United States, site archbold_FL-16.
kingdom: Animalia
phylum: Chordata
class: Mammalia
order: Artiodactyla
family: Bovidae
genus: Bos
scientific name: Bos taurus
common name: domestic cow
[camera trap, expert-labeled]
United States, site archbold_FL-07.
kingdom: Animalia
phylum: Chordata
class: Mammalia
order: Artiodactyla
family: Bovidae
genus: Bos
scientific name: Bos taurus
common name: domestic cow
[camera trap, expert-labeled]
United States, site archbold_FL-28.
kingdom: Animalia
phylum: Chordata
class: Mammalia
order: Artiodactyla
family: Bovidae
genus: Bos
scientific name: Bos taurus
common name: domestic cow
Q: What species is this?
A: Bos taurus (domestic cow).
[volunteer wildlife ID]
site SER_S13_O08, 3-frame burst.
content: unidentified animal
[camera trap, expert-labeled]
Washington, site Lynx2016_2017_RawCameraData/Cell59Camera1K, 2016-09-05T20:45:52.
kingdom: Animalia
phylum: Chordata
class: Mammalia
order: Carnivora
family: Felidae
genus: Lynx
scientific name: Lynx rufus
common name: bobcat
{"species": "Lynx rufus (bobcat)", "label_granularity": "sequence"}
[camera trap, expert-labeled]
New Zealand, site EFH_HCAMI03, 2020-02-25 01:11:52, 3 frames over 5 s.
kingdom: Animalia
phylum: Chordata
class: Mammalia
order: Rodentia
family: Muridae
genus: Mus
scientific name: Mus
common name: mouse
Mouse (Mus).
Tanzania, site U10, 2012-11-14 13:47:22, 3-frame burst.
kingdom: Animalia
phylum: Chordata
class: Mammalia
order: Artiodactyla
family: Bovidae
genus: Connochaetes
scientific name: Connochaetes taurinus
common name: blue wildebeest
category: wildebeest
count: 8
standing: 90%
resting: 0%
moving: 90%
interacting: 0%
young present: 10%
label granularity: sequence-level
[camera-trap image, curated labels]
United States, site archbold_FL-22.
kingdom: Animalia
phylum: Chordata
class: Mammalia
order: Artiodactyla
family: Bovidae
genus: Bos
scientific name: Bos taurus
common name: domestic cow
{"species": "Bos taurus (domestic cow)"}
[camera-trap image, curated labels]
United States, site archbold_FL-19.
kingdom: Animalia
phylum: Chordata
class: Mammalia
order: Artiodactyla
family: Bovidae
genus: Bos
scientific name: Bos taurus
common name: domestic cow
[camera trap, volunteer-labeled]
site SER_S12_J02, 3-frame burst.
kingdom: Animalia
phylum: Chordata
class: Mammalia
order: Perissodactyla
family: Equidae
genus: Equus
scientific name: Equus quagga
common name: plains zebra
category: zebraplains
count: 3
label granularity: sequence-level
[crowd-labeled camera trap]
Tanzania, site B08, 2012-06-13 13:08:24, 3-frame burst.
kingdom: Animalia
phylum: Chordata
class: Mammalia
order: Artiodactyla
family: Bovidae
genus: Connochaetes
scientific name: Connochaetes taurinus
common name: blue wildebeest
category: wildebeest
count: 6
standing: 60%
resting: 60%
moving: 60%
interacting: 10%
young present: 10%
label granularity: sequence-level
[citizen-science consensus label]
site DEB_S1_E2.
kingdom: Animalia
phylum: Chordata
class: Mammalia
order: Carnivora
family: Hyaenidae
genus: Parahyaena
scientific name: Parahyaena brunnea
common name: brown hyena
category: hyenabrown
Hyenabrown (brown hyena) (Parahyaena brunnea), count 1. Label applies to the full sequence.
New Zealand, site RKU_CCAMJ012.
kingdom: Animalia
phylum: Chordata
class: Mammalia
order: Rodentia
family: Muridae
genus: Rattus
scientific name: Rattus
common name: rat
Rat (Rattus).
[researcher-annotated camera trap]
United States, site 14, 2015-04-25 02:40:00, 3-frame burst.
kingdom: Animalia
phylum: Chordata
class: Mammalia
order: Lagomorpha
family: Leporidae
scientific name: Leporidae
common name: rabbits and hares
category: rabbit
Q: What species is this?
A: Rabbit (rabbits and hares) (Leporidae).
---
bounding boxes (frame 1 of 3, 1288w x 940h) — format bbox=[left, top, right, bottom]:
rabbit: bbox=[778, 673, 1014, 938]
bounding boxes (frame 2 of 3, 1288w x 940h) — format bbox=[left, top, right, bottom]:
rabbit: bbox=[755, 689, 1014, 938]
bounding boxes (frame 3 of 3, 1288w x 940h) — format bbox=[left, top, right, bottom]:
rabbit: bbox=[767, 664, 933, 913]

▶ [Problem description]: The full set of entries above has to be restated exactly.

▶ [The completed task]:
United States, site archbold_FL-16.
kingdom: Animalia
phylum: Chordata
class: Mammalia
order: Artiodactyla
family: Bovidae
genus: Bos
scientific name: Bos taurus
common name: domestic cow
[camera trap, expert-labeled]
United States, site archbold_FL-07.
kingdom: Animalia
phylum: Chordata
class: Mammalia
order: Artiodactyla
family: Bovidae
genus: Bos
scientific name: Bos taurus
common name: domestic cow
[camera trap, expert-labeled]
United States, site archbold_FL-28.
kingdom: Animalia
phylum: Chordata
class: Mammalia
order: Artiodactyla
family: Bovidae
genus: Bos
scientific name: Bos taurus
common name: domestic cow
Q: What species is this?
A: Bos taurus (domestic cow).
[volunteer wildlife ID]
site SER_S13_O08, 3-frame burst.
content: unidentified animal
[camera trap, expert-labeled]
Washington, site Lynx2016_2017_RawCameraData/Cell59Camera1K, 2016-09-05T20:45:52.
kingdom: Animalia
phylum: Chordata
class: Mammalia
order: Carnivora
family: Felidae
genus: Lynx
scientific name: Lynx rufus
common name: bobcat
{"species": "Lynx rufus (bobcat)", "label_granularity": "sequence"}
[camera trap, expert-labeled]
New Zealand, site EFH_HCAMI03, 2020-02-25 01:11:52, 3 frames over 5 s.
kingdom: Animalia
phylum: Chordata
class: Mammalia
order: Rodentia
family: Muridae
genus: Mus
scientific name: Mus
common name: mouse
Mouse (Mus).
Tanzania, site U10, 2012-11-14 13:47:22, 3-frame burst.
kingdom: Animalia
phylum: Chordata
class: Mammalia
order: Artiodactyla
family: Bovidae
genus: Connochaetes
scientific name: Connochaetes taurinus
common name: blue wildebeest
category: wildebeest
count: 8
standing: 90%
resting: 0%
moving: 90%
interacting: 0%
young present: 10%
label granularity: sequence-level
[camera-trap image, curated labels]
United States, site archbold_FL-22.
kingdom: Animalia
phylum: Chordata
class: Mammalia
order: Artiodactyla
family: Bovidae
genus: Bos
scientific name: Bos taurus
common name: domestic cow
{"species": "Bos taurus (domestic cow)"}
[camera-trap image, curated labels]
United States, site archbold_FL-19.
kingdom: Animalia
phylum: Chordata
class: Mammalia
order: Artiodactyla
family: Bovidae
genus: Bos
scientific name: Bos taurus
common name: domestic cow
[camera trap, volunteer-labeled]
site SER_S12_J02, 3-frame burst.
kingdom: Animalia
phylum: Chordata
class: Mammalia
order: Perissodactyla
family: Equidae
genus: Equus
scientific name: Equus quagga
common name: plains zebra
category: zebraplains
count: 3
label granularity: sequence-level
[crowd-labeled camera trap]
Tanzania, site B08, 2012-06-13 13:08:24, 3-frame burst.
kingdom: Animalia
phylum: Chordata
class: Mammalia
order: Artiodactyla
family: Bovidae
genus: Connochaetes
scientific name: Connochaetes taurinus
common name: blue wildebeest
category: wildebeest
count: 6
standing: 60%
resting: 60%
moving: 60%
interacting: 10%
young present: 10%
label granularity: sequence-level
[citizen-science consensus label]
site DEB_S1_E2.
kingdom: Animalia
phylum: Chordata
class: Mammalia
order: Carnivora
family: Hyaenidae
genus: Parahyaena
scientific name: Parahyaena brunnea
common name: brown hyena
category: hyenabrown
Hyenabrown (brown hyena) (Parahyaena brunnea), count 1. Label applies to the full sequence.
New Zealand, site RKU_CCAMJ012.
kingdom: Animalia
phylum: Chordata
class: Mammalia
order: Rodentia
family: Muridae
genus: Rattus
scientific name: Rattus
common name: rat
Rat (Rattus).
[researcher-annotated camera trap]
United States, site 14, 2015-04-25 02:40:00, 3-frame burst.
kingdom: Animalia
phylum: Chordata
class: Mammalia
order: Lagomorpha
family: Leporidae
scientific name: Leporidae
common name: rabbits and hares
category: rabbit
Q: What species is this?
A: Rabbit (rabbits and hares) (Leporidae).
---
bounding boxes (frame 1 of 3, 1288w x 940h) — format bbox=[left, top, right, bottom]:
rabbit: bbox=[778, 673, 1014, 938]
bounding boxes (frame 2 of 3, 1288w x 940h) — format bbox=[left, top, right, bottom]:
rabbit: bbox=[755, 689, 1014, 938]
bounding boxes (frame 3 of 3, 1288w x 940h) — format bbox=[left, top, right, bottom]:
rabbit: bbox=[767, 664, 933, 913]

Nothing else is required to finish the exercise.